Start MATERIAL SHOWN

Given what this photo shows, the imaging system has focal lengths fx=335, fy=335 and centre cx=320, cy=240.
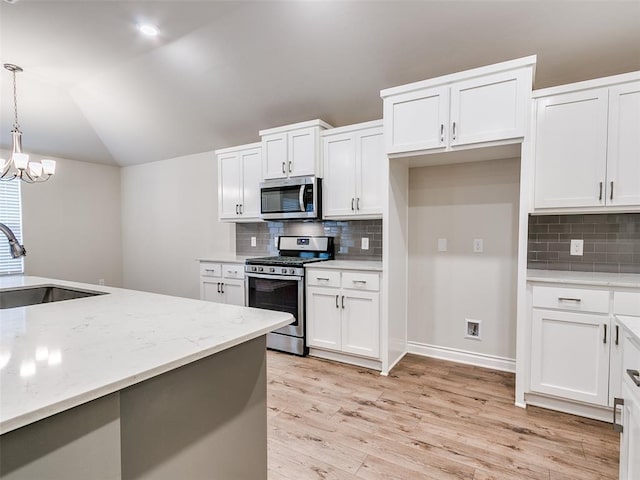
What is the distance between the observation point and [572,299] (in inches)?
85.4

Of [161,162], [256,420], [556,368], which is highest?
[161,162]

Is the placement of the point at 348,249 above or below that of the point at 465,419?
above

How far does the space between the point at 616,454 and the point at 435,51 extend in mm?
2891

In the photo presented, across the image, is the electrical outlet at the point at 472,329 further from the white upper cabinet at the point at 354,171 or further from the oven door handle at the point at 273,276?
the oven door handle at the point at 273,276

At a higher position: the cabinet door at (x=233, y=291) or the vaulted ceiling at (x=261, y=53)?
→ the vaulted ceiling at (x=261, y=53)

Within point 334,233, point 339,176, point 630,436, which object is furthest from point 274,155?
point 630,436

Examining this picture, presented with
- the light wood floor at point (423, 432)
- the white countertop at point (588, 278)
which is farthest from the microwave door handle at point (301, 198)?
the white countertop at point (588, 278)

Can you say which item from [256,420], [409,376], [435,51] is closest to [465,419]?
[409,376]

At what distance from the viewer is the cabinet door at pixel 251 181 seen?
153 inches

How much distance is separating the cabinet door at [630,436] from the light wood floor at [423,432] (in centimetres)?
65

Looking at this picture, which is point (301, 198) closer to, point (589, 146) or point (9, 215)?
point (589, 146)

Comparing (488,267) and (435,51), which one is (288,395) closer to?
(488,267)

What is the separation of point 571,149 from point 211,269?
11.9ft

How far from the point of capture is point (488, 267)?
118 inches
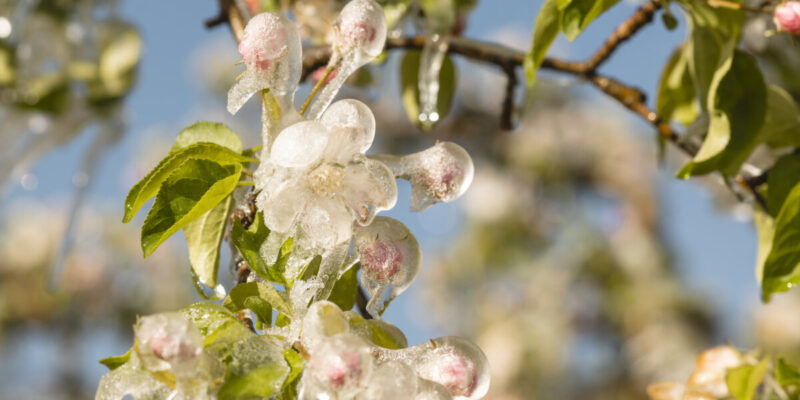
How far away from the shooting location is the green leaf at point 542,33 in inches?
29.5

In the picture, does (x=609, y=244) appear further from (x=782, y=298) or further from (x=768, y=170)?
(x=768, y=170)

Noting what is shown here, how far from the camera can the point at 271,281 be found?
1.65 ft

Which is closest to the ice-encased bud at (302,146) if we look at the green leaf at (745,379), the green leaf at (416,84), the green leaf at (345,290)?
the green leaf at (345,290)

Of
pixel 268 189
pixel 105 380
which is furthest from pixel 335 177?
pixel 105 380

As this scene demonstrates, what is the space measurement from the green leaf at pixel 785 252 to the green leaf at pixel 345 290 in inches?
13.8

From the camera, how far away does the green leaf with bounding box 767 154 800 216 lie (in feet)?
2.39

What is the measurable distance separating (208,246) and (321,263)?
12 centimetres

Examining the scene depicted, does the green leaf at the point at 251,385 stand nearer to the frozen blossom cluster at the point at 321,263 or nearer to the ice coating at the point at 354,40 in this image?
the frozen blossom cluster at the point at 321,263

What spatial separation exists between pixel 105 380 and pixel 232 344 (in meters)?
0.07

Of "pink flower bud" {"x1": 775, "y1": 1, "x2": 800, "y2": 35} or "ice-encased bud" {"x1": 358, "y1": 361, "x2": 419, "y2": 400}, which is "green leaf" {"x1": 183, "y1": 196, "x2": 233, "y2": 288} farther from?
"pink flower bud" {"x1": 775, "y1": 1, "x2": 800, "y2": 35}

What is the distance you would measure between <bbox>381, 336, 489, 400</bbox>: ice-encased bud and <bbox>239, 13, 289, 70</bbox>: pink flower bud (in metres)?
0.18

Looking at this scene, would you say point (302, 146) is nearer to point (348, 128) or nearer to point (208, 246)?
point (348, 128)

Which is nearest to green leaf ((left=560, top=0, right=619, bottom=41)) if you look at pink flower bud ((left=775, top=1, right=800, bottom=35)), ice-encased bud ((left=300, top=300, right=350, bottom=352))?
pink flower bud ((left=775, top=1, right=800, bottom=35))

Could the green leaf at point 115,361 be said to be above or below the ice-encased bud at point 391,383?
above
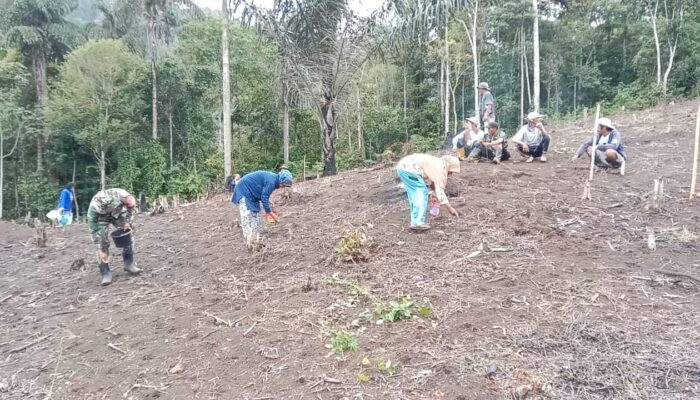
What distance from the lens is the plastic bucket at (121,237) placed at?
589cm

End MATERIAL SHOWN

■ WHAT IS REQUIRED
Return every one of the records above word for word, leaving out the pictures.

■ OUTPUT OF THE EXERCISE
Given what this photo shows, the imaging system has focal lengths fx=335, fy=335 and centre cx=320, cy=240.
What is the distance between the observation point and [572,299] (in inches)?
85.4

Of [161,162], [256,420], [556,368], which is highest?
[161,162]

Is the placement of the point at 348,249 above or below that of the point at 465,419?
above

How far does the space between the point at 616,454 and the point at 435,51 extend in mm?
2891

In the photo presented, across the image, is the electrical outlet at the point at 472,329 further from the white upper cabinet at the point at 354,171 or further from the oven door handle at the point at 273,276?
the oven door handle at the point at 273,276

At a higher position: the cabinet door at (x=233, y=291) or the vaulted ceiling at (x=261, y=53)?
→ the vaulted ceiling at (x=261, y=53)

Within point 334,233, point 339,176, point 630,436, which object is furthest from point 274,155?
point 630,436

Examining this picture, presented with
- the light wood floor at point (423, 432)
- the white countertop at point (588, 278)
which is farthest from the microwave door handle at point (301, 198)?
the white countertop at point (588, 278)

Can you say which item from [256,420], [409,376], [435,51] is closest to [465,419]?
[409,376]

At what distance from the viewer is the cabinet door at pixel 251 181 seen?
153 inches

How much distance is separating the cabinet door at [630,436] from the light wood floor at [423,432] (in centimetres)?
65

Looking at this picture, which is point (301, 198) closer to, point (589, 146) or point (9, 215)?
point (589, 146)

Comparing (488,267) and (435,51), which one is (288,395) closer to?
(488,267)

What is the separation of point 571,149 from point 211,269?
11.9ft

How far from the point of capture is point (488, 267)?
118 inches
How far away from the shooting location is the green leaf at point 542,33 in inches?
29.5

In the picture, does (x=609, y=244) appear further from (x=782, y=298) or further from (x=768, y=170)?
(x=768, y=170)

Noting what is shown here, how far from the camera can the point at 271,281 be found?
1.65 ft

Which is closest to the ice-encased bud at (302,146) if we look at the green leaf at (745,379), the green leaf at (416,84), the green leaf at (345,290)?
the green leaf at (345,290)

Of
pixel 268 189
pixel 105 380
which is furthest from pixel 335 177?
pixel 105 380

As this scene demonstrates, what is the space measurement from the green leaf at pixel 785 252 to the green leaf at pixel 345 290 in inches?
13.8

From the camera, how far away does the green leaf with bounding box 767 154 800 216 lie (in feet)?
2.39

What is the measurable distance separating (208,246) and (321,263)?
12 centimetres

Examining the scene depicted, does the green leaf at the point at 251,385 stand nearer to the frozen blossom cluster at the point at 321,263 or nearer to the ice coating at the point at 354,40 in this image?
the frozen blossom cluster at the point at 321,263

What spatial separation exists between pixel 105 380 and pixel 232 344 (in meters)?
0.07

Of "pink flower bud" {"x1": 775, "y1": 1, "x2": 800, "y2": 35} or "ice-encased bud" {"x1": 358, "y1": 361, "x2": 419, "y2": 400}, which is "green leaf" {"x1": 183, "y1": 196, "x2": 233, "y2": 288} farther from?
"pink flower bud" {"x1": 775, "y1": 1, "x2": 800, "y2": 35}

What is the distance you would measure between <bbox>381, 336, 489, 400</bbox>: ice-encased bud and <bbox>239, 13, 289, 70</bbox>: pink flower bud (in metres)?
0.18

Looking at this scene, would you say point (302, 146) is nearer to point (348, 128) or nearer to point (208, 246)?
point (348, 128)

Which is nearest to green leaf ((left=560, top=0, right=619, bottom=41)) if you look at pink flower bud ((left=775, top=1, right=800, bottom=35)), ice-encased bud ((left=300, top=300, right=350, bottom=352))?
pink flower bud ((left=775, top=1, right=800, bottom=35))

Could the green leaf at point 115,361 be said to be above or below the ice-encased bud at point 391,383?
above
What distance from the lens is the plastic bucket at (121,237) placed at?
589cm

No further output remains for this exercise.